GOAL OF THE EXERCISE: Locate the line that contains "As depicted, is". Print it and each following line through the end of the listing, verbatim, and nothing more.

(Excerpts of spatial question data)
------

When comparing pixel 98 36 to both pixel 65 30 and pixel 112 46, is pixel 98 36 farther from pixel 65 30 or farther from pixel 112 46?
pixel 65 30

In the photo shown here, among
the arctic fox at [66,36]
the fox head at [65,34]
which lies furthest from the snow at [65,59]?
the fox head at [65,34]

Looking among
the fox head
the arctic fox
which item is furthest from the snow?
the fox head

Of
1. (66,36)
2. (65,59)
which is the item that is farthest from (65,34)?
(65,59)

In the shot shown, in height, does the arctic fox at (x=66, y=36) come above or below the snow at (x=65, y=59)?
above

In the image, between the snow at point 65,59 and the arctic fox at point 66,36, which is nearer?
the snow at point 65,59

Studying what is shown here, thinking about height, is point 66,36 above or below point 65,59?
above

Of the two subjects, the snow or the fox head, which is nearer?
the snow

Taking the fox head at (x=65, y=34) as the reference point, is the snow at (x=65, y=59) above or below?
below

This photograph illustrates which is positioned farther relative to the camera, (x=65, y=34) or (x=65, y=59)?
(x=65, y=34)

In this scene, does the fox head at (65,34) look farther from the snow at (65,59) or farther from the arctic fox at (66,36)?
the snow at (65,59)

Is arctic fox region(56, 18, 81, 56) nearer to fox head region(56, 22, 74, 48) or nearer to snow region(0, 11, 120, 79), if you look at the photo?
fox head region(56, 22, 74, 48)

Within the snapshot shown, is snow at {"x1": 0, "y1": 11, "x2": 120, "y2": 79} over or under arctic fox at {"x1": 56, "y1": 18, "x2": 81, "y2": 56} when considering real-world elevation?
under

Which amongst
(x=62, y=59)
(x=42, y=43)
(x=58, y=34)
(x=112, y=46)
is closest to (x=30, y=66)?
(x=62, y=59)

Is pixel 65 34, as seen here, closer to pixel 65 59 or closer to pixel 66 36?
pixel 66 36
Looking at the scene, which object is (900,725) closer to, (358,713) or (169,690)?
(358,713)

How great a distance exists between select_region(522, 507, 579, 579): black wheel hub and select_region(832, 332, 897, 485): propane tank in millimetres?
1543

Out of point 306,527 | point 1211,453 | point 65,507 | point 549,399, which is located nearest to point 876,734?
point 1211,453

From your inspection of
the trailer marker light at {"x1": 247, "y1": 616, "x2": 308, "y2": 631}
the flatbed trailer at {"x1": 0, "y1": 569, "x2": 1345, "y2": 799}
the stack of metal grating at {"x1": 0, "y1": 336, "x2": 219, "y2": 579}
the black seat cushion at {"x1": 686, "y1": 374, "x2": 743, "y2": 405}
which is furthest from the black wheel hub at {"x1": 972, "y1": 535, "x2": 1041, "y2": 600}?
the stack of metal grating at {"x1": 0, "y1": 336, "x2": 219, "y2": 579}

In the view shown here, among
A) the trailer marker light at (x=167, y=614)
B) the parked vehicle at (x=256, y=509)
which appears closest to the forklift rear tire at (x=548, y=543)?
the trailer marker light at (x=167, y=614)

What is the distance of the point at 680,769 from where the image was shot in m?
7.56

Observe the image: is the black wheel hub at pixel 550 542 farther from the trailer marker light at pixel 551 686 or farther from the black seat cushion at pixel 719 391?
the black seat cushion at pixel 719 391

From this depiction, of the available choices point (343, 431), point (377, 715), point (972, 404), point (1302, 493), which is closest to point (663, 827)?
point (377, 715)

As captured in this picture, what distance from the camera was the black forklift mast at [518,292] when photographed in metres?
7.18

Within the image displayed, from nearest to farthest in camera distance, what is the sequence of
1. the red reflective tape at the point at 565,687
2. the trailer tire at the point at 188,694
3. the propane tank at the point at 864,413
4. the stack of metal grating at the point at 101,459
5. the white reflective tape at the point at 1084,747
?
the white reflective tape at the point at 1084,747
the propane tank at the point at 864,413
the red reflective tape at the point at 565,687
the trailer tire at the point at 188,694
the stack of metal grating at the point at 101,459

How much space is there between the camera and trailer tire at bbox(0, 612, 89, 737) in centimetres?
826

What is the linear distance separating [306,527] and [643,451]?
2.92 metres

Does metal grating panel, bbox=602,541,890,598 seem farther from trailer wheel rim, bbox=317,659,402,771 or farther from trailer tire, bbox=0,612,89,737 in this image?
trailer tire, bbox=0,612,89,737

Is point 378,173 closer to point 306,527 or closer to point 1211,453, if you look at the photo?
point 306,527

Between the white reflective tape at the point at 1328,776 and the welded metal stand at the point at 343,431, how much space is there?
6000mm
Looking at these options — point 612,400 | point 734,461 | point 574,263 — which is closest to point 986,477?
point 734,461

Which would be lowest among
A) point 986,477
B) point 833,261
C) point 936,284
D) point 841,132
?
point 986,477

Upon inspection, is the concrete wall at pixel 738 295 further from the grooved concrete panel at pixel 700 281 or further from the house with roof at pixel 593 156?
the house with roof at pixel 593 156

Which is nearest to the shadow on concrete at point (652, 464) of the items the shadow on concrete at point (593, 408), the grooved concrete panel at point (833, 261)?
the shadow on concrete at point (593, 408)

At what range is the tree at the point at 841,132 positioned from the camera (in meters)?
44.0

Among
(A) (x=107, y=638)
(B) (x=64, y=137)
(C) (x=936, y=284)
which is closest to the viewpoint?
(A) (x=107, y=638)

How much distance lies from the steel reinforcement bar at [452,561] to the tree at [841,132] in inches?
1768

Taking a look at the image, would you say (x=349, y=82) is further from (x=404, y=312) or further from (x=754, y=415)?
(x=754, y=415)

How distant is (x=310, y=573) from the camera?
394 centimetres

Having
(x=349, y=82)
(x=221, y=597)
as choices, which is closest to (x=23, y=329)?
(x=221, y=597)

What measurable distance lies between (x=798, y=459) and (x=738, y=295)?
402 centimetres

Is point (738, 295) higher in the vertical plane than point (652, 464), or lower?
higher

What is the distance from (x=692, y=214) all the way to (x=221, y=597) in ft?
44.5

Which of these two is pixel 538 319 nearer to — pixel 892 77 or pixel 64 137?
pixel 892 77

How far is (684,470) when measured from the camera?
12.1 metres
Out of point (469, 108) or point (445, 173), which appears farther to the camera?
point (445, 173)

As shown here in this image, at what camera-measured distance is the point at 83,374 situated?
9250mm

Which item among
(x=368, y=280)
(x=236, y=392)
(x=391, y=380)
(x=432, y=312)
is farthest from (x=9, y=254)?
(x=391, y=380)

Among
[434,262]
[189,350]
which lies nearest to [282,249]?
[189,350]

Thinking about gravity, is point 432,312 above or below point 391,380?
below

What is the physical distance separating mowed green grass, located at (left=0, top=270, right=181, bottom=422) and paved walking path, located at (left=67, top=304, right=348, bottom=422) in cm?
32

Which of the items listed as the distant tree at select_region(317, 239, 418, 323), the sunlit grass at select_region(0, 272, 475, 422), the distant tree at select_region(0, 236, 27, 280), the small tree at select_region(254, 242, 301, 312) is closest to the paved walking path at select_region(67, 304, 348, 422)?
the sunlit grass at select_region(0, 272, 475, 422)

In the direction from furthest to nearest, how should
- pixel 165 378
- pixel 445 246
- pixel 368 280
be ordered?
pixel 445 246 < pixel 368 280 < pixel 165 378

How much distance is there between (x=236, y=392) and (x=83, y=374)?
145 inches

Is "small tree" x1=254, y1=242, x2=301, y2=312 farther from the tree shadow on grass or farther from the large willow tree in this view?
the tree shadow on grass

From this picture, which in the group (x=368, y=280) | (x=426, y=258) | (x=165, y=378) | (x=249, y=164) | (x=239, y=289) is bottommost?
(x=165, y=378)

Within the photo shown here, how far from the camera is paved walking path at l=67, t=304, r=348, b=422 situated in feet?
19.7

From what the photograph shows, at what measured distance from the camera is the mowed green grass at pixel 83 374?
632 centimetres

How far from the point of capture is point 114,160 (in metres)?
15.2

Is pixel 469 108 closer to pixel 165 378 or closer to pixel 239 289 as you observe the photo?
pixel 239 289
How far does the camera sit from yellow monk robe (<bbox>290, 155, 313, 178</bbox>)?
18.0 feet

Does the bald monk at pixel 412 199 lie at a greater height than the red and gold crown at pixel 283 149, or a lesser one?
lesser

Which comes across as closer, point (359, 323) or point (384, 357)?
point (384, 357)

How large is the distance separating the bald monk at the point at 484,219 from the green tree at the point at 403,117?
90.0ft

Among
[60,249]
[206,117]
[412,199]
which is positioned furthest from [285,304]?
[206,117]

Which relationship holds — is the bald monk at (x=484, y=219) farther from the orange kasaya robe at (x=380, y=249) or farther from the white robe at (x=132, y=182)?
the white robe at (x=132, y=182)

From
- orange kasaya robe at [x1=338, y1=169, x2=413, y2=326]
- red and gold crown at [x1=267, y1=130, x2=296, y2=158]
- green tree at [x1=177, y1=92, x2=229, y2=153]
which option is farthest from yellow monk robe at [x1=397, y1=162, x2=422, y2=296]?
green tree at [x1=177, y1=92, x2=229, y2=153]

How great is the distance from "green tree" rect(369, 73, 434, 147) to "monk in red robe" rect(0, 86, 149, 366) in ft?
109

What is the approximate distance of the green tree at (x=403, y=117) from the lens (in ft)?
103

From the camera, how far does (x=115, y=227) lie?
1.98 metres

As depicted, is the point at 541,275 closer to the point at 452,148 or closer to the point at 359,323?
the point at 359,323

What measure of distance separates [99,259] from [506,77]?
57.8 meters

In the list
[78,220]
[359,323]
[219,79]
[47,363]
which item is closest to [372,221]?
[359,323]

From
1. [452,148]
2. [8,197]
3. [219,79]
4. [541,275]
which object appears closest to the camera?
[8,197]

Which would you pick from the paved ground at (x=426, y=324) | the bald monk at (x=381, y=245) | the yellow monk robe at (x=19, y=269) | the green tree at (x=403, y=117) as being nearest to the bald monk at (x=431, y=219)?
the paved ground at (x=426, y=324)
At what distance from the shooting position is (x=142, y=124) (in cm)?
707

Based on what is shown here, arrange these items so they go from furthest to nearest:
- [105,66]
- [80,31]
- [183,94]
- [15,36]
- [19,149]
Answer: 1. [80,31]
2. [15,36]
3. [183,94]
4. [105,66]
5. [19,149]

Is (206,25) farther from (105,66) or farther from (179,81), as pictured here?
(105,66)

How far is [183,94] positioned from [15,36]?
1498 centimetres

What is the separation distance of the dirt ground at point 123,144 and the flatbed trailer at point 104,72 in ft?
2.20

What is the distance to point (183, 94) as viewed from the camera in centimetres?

------

SOLUTION TO THE EXERCISE:
As depicted, is the point at 541,275 closer to the point at 452,148 or closer to the point at 359,323?
the point at 359,323

What measure of distance separates [99,259] from [506,77]?
57.8 meters

In the list
[78,220]
[359,323]
[219,79]
[47,363]
which item is closest to [372,221]?
[359,323]

From
1. [452,148]
2. [8,197]
3. [219,79]
4. [541,275]
which object appears closest to the camera?
[8,197]

Which would you pick from the paved ground at (x=426, y=324) | the bald monk at (x=381, y=245) | the yellow monk robe at (x=19, y=269) | the green tree at (x=403, y=117) as being nearest to the bald monk at (x=431, y=219)?
the paved ground at (x=426, y=324)
At what distance from the shooting position is (x=142, y=124) (in cm)?
707

Based on what is shown here, arrange these items so they go from furthest to nearest:
- [105,66]
- [80,31]
- [183,94]
- [15,36]
- [19,149]
Answer: 1. [80,31]
2. [15,36]
3. [183,94]
4. [105,66]
5. [19,149]

Is (206,25) farther from (105,66) or farther from (179,81), as pictured here?
(105,66)

How far is [183,94] positioned from [15,36]?
1498 centimetres

What is the separation distance of the dirt ground at point 123,144 and the flatbed trailer at point 104,72 in ft?
2.20

What is the distance to point (183, 94) as viewed from the camera in centimetres?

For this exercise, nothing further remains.